For more details, visit here: www.turtlemint.com

Frequently Asked Questions of Turtlemint IPO

Can we invest in Turtlemint IPO?

Yes, once Turtlemint IPO opens, you can invest in the shares of the company.

What would be the listing gains on the Turtlemint IPO?

The potential listing gains on the Turtlemint IPO will depend on various market factors and cannot be predicted with certainty.

What is 'pre-apply' for Turtlemint IPO?

'Pre-apply' for Turtlemint IPO indicates your interest in the IPO before it opens for subscription. This ensures quick application when the IPO goes live.

When is the Turtlemint IPO coming?

Turtlemint hasn’t shared exact IPO dates yet. What we do know is that the company has filed its Updated Draft Red Herring Prospectus (UDRHP) with SEBI. In that filing, it’s proposed a fresh issue of shares worth ₹660.72 crore and an offer for sale (OFS) of around 2.86 crore equity shares.

Who are the promoters of Turtlemint?

The promoters are Anand Rohidas Prabhudesai and Dhirendra Nalin Mahyavanshi. Together, they hold 17.05% of the company’s pre-IPO share capital. They’re not just names on paper either, both are actively running the business, with Anand as Chief Operating Officer (COO, who manages day-to-day execution) and Dhirendra as Chief Executive Officer (CEO, who leads overall strategy).

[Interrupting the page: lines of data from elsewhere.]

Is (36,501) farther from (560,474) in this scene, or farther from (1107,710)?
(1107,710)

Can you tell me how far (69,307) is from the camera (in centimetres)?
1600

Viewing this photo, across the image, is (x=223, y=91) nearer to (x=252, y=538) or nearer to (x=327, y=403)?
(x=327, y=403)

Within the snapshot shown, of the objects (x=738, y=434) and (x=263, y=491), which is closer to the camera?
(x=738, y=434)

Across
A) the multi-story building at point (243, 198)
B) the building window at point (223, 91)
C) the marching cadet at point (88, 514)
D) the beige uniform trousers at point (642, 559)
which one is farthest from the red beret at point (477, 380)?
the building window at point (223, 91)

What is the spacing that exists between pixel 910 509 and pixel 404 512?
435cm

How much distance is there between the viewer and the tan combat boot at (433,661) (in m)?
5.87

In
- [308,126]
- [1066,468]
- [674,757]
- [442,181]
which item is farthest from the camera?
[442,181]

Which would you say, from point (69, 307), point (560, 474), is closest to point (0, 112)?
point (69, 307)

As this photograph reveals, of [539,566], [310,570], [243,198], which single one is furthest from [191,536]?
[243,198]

Who are the competitors of Turtlemint?

Turtlemint’s closest competition comes from digital insurance distributors like Policybazaar (PB Fintech Ltd.) and InsuranceDekho. But it’s not only online players, traditional sellers like individual agents, banks, and even insurance companies selling directly to customers also compete hard for the same buyers. So it’s a crowded market, with older offline networks and newer app-based platforms all trying to grab share in insurance distribution.

How does Turtlemint make money?

Most of Turtlemint’s money comes from commissions and fees for selling financial products; think of it as earning a cut for helping a customer buy a policy or product. In the six months ended September 30, 2025, 98.91% of revenue came from this. A big part of that depends on general insurance, especially motor insurance, sold through its partner network, so the health of that segment matters a lot to its overall income.